Researchers from the Salk Institute are using induced pluripotent stem cells (IPS cells) to study aging. The cells were induced from patients suffering from Hutchinson-Gilford Progeria Syndrome, an extremely rare (1 in 8 million) genetic disorder that causes premature aging.
This is a 4-year-old boy with Hutchinson-Gilford Progeria Syndrome.Photo: Courtesy of The Progeria Research Foundation
Normal human aging is difficult to study because the lifespan of the average researcher is the same as that of the average patient. No one scientist could follow a group of people from birth to old age. Unless, that is, the people are unfortunate enough to suffer from Progeria, in which case they exhibit the symptoms of accelerated aging and are unlikely to live past the age of 13. Progeria is caused by a single base pair change (point mutation) in the lamin A gene, which results in a defect in their cells' nuclear structure.
The Salk researchers, led by Juan Carlos Izpisúa Belmonte, used cells from Progeria patients to create IPS cells. Since lamin A is not expressed in embryonic stem cells, the transformed IPS cells lacked the hallmarks of the disease. They appeared completely normal and acted like healthy cells. However, when these Progeria IPS cells were allowed to differentiate into smooth muscle cells, the symptoms of Progeria reappeared.
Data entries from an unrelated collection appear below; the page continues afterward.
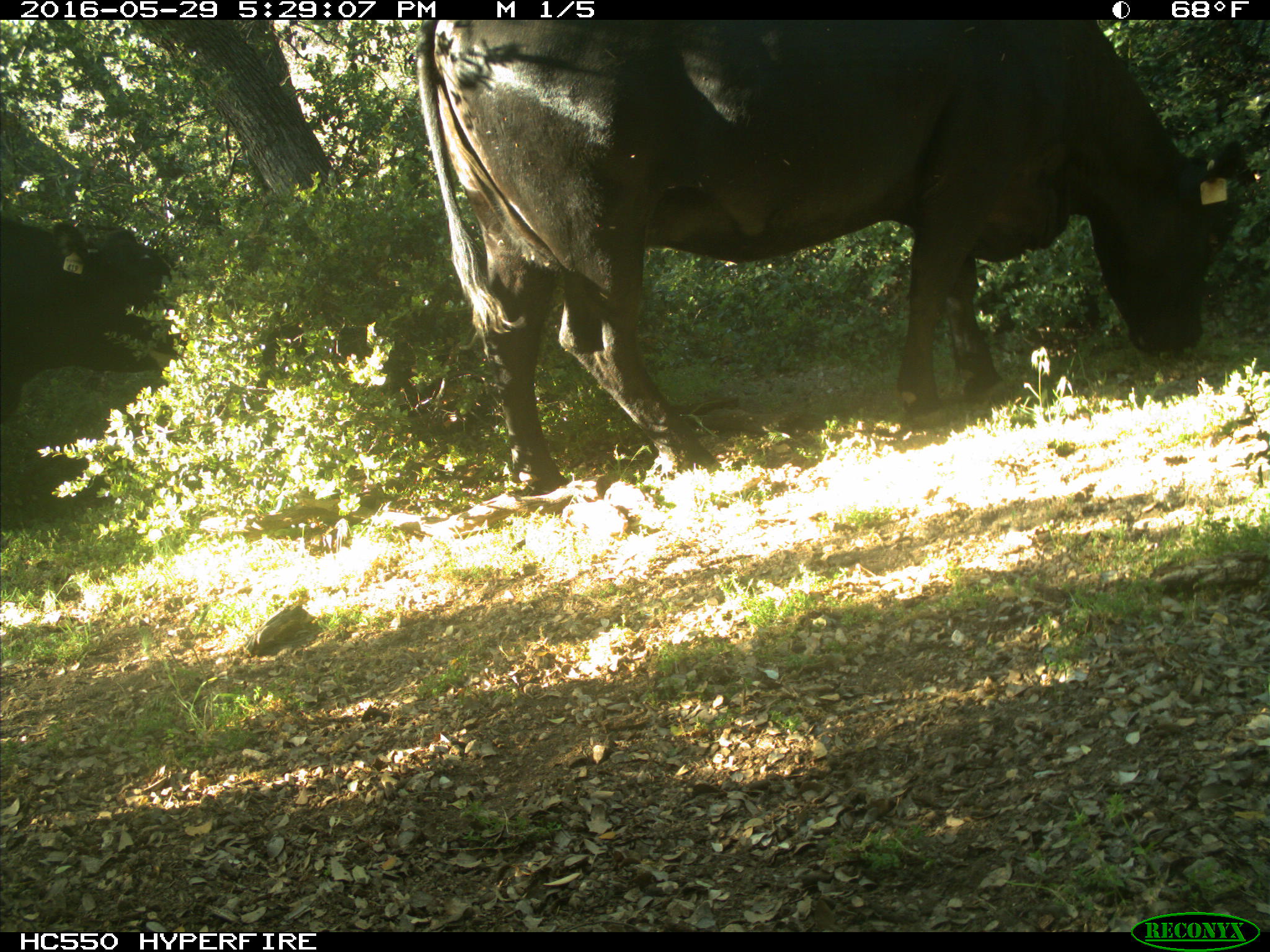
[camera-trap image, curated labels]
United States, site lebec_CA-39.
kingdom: Animalia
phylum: Chordata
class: Mammalia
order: Artiodactyla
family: Bovidae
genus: Bos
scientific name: Bos taurus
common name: domestic cow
When the Progeria IPS cells were first genetically modified to prevent the expression of lamin A and then allowed to differentiate, the resultant muscle cells did not show signs of premature aging. This means that the researchers could not only use Progeria cells to watch the aging process unfold more rapidly, but they could also control whether or not the cells experienced rapid aging. Besides being a model for normal aging, the Salk scientists hope this study will lead to a potential treatment for Progeria.